# [Work instructions]
All entries must be extracted exactly, with nothing added or dropped.

# [Given records]
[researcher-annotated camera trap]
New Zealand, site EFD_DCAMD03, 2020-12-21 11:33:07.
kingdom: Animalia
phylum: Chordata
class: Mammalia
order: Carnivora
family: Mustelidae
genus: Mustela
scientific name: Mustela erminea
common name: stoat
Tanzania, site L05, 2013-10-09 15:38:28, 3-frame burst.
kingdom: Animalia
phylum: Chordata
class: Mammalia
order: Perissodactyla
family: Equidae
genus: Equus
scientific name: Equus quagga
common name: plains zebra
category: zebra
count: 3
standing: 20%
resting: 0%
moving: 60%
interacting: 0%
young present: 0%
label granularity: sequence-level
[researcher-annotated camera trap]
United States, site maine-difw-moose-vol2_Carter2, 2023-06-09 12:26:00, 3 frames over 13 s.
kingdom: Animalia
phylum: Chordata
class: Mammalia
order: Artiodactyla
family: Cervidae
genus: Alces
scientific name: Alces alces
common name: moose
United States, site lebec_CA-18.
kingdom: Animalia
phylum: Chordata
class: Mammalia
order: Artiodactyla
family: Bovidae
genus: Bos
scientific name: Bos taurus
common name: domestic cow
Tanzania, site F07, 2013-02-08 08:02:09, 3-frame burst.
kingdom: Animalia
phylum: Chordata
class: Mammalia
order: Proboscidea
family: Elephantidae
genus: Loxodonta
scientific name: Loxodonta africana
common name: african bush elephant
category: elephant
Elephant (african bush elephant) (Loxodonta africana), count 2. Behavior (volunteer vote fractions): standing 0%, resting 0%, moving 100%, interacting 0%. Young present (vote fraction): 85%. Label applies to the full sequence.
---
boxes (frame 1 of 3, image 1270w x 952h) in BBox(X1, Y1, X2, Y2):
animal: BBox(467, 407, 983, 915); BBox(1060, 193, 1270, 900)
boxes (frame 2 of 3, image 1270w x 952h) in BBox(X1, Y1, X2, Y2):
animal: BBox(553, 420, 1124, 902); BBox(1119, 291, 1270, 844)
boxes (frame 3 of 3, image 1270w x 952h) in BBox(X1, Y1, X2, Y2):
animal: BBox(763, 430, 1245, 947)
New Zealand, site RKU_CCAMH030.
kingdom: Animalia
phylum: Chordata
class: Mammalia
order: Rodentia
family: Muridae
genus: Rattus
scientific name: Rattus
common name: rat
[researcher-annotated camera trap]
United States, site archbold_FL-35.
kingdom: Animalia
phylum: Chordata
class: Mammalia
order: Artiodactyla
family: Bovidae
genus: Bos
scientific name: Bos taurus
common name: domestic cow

# [Written solution]
[researcher-annotated camera trap]
New Zealand, site EFD_DCAMD03, 2020-12-21 11:33:07.
kingdom: Animalia
phylum: Chordata
class: Mammalia
order: Carnivora
family: Mustelidae
genus: Mustela
scientific name: Mustela erminea
common name: stoat
Tanzania, site L05, 2013-10-09 15:38:28, 3-frame burst.
kingdom: Animalia
phylum: Chordata
class: Mammalia
order: Perissodactyla
family: Equidae
genus: Equus
scientific name: Equus quagga
common name: plains zebra
category: zebra
count: 3
standing: 20%
resting: 0%
moving: 60%
interacting: 0%
young present: 0%
label granularity: sequence-level
[researcher-annotated camera trap]
United States, site maine-difw-moose-vol2_Carter2, 2023-06-09 12:26:00, 3 frames over 13 s.
kingdom: Animalia
phylum: Chordata
class: Mammalia
order: Artiodactyla
family: Cervidae
genus: Alces
scientific name: Alces alces
common name: moose
United States, site lebec_CA-18.
kingdom: Animalia
phylum: Chordata
class: Mammalia
order: Artiodactyla
family: Bovidae
genus: Bos
scientific name: Bos taurus
common name: domestic cow
Tanzania, site F07, 2013-02-08 08:02:09, 3-frame burst.
kingdom: Animalia
phylum: Chordata
class: Mammalia
order: Proboscidea
family: Elephantidae
genus: Loxodonta
scientific name: Loxodonta africana
common name: african bush elephant
category: elephant
Elephant (african bush elephant) (Loxodonta africana), count 2. Behavior (volunteer vote fractions): standing 0%, resting 0%, moving 100%, interacting 0%. Young present (vote fraction): 85%. Label applies to the full sequence.
---
boxes (frame 1 of 3, image 1270w x 952h) in BBox(X1, Y1, X2, Y2):
animal: BBox(467, 407, 983, 915); BBox(1060, 193, 1270, 900)
boxes (frame 2 of 3, image 1270w x 952h) in BBox(X1, Y1, X2, Y2):
animal: BBox(553, 420, 1124, 902); BBox(1119, 291, 1270, 844)
boxes (frame 3 of 3, image 1270w x 952h) in BBox(X1, Y1, X2, Y2):
animal: BBox(763, 430, 1245, 947)
New Zealand, site RKU_CCAMH030.
kingdom: Animalia
phylum: Chordata
class: Mammalia
order: Rodentia
family: Muridae
genus: Rattus
scientific name: Rattus
common name: rat
[researcher-annotated camera trap]
United States, site archbold_FL-35.
kingdom: Animalia
phylum: Chordata
class: Mammalia
order: Artiodactyla
family: Bovidae
genus: Bos
scientific name: Bos taurus
common name: domestic cow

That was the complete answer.